The Ypakoë, as its name suggests, illustrates the theme of being sent to proclaim the Gospel; and in particular the Resurrection of Jesus by the Myrrh-bearers (Sundays and Pascha) or the theme of the particular Feast being celebrated.

The hymn occurs in several places, depending upon the day and the service:

- On some Great Feasts it is chanted at Matins after the Little Litany which follows Canticle Three of the Canon of the Feast. Not all of the Great Feasts have an Ypakoë; sometimes, a different troparion, called a Sessional Hymn occurs at this point.
- On Sundays at Matins, it is chanted after the Kathismata (readings from the Psalter)—specifically, after the Evlogitaria of the Resurrection and the Little Litany.
- On Sundays at the Midnight Office it is read after the "Canon to the Most Holy Trinity" (this is the same Ypakoë that is chanted after the Kathismata)
- At Pascha (Easter), in addition to its place after the Third Ode of Matins, it is chanted again during the Paschal Hours and the Divine Liturgy along with the Paschal troparion and kontakion.

==Examples==
- Sunday (Tone 5)
The myrrh-bearing women, their minds dazzled by the sight of the angel and their souls enlightened by Thy divine Resurrection, preached the good tidings to the Apostles: "O spread among the nation the news of the Resurrection of the Lord, He, Who works wonders and grants us His great mercy."
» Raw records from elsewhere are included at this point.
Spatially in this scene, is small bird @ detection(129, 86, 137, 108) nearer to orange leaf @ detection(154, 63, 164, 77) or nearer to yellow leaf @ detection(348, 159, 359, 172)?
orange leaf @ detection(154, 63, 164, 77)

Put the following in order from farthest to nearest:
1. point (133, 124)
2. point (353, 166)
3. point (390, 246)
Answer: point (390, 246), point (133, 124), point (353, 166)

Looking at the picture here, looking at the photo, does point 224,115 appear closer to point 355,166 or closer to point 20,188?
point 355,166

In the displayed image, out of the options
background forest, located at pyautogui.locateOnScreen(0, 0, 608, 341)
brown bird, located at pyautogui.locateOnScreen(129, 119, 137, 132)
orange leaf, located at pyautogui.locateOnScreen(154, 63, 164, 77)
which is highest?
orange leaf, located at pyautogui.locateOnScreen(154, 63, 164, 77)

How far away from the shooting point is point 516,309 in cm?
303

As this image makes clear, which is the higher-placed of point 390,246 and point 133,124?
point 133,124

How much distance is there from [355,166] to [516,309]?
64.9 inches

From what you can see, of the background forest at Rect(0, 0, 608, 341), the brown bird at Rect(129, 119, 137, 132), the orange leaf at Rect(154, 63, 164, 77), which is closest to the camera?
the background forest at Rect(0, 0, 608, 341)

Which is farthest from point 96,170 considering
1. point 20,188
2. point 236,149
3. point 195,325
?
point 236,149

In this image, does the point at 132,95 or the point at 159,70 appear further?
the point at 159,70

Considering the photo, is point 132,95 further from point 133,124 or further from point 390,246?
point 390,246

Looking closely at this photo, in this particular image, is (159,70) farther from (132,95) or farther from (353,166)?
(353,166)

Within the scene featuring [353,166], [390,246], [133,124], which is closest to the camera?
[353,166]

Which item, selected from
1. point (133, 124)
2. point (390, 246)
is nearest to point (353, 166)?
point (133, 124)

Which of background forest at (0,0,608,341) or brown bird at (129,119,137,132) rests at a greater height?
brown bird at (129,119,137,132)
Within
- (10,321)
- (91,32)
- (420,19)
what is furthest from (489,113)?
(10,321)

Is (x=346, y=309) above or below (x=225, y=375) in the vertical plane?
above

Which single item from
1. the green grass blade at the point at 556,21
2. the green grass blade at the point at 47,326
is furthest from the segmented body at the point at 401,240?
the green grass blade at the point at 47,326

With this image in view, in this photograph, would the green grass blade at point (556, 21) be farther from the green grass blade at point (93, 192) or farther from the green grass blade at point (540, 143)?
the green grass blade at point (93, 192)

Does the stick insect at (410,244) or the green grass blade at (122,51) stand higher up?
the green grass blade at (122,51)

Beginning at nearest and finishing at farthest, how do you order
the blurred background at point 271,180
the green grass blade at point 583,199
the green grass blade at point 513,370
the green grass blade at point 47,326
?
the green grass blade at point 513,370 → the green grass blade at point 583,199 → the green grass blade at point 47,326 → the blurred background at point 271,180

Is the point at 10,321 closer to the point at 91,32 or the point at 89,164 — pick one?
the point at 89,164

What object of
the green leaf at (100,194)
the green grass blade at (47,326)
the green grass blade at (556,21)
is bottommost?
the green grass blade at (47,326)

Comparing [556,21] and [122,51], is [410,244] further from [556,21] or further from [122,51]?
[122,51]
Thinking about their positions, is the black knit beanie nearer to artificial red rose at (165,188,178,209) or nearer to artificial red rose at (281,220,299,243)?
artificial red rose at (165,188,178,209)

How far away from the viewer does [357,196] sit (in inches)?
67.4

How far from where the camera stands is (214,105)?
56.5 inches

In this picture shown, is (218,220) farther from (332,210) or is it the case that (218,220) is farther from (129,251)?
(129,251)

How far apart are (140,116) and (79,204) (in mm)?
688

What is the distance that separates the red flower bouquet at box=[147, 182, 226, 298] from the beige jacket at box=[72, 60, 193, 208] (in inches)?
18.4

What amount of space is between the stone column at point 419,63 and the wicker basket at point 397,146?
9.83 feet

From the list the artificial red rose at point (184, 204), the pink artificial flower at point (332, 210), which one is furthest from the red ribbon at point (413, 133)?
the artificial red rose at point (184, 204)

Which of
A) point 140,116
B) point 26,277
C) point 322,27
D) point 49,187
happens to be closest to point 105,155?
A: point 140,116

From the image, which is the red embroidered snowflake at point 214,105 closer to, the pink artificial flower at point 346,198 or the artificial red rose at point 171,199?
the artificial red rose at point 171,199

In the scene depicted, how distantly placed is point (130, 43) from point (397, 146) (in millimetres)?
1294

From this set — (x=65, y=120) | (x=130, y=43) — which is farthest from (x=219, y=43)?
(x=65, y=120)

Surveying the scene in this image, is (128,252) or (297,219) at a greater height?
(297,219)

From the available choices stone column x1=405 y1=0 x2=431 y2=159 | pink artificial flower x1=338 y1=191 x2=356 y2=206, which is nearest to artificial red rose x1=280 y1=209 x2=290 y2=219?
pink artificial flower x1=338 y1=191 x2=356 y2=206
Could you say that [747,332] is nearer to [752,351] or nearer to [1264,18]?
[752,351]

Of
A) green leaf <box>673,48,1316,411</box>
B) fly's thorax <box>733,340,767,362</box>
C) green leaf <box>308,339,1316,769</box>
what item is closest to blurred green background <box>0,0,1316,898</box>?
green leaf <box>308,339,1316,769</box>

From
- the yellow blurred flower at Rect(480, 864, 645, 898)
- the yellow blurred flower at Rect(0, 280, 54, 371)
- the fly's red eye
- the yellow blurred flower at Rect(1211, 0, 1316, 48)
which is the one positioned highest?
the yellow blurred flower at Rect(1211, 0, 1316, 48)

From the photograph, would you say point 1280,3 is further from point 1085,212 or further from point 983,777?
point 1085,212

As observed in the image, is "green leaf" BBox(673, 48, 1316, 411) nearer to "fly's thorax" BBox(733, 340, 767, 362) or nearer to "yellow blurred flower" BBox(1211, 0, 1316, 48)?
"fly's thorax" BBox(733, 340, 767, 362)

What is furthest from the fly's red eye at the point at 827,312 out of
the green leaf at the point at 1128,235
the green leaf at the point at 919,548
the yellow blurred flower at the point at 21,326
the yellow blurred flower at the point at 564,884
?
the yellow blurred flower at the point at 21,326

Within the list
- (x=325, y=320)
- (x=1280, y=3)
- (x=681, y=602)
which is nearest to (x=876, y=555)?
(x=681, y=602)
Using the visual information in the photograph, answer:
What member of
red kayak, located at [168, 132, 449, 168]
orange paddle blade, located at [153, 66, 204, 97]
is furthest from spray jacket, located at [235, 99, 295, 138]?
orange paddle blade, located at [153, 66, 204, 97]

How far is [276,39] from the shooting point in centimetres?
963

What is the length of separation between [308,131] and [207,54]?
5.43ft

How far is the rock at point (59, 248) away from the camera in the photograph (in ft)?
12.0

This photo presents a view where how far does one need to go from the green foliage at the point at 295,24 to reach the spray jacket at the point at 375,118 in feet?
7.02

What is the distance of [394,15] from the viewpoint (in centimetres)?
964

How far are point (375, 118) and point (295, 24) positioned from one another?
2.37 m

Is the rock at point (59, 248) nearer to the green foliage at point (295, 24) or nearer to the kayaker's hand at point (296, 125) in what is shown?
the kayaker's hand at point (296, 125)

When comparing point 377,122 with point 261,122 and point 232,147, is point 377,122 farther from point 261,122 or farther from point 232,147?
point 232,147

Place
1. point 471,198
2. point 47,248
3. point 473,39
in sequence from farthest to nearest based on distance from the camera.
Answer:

- Nativity of Christ (Tone 8)
  :
Calling the Magi by a star, heaven brought the first fruits of the Gentiles unto Thee, a Babe lying in the manger: and they were amazed to see neither sceptre nor throne but only utter poverty. For what is meaner than swaddling clothes? Yet therein shone forth the wealth of Thy divinity: Glory to Thee, O Lord!

- Pascha (Tone 8)
Before the dawn, Mary and the women came and found the stone rolled away from the tomb. They heard the angelic voice: "Why do ye seek among the dead, as a mortal man, the One Who is Everlasting Light? Behold the clothes in the grave! Go, and proclaim to the world: The Lord is risen! He hath slain death, as He is the Son of God, saving the race of man."

In 1997, Sir Nicholas Goodison of the City of London Festival commissioned English composer and Orthodox Christian John Tavener to write a piece for the festival. He wrote a suite for solopiano, entitled, Ypakoë, based on the Ypakoë of Pascha. It was premiered at the 1999 Festival by Venezuelan pianist Elena Riu (daughter of Catalan philosopher Federico Riu). The work is a 20-minute meditation on the Passion and Resurrection of Christ. The composer has described the piece as "a totally spiritual concept – to atune the individual’s (performer’s or listener’s) will to the divine will."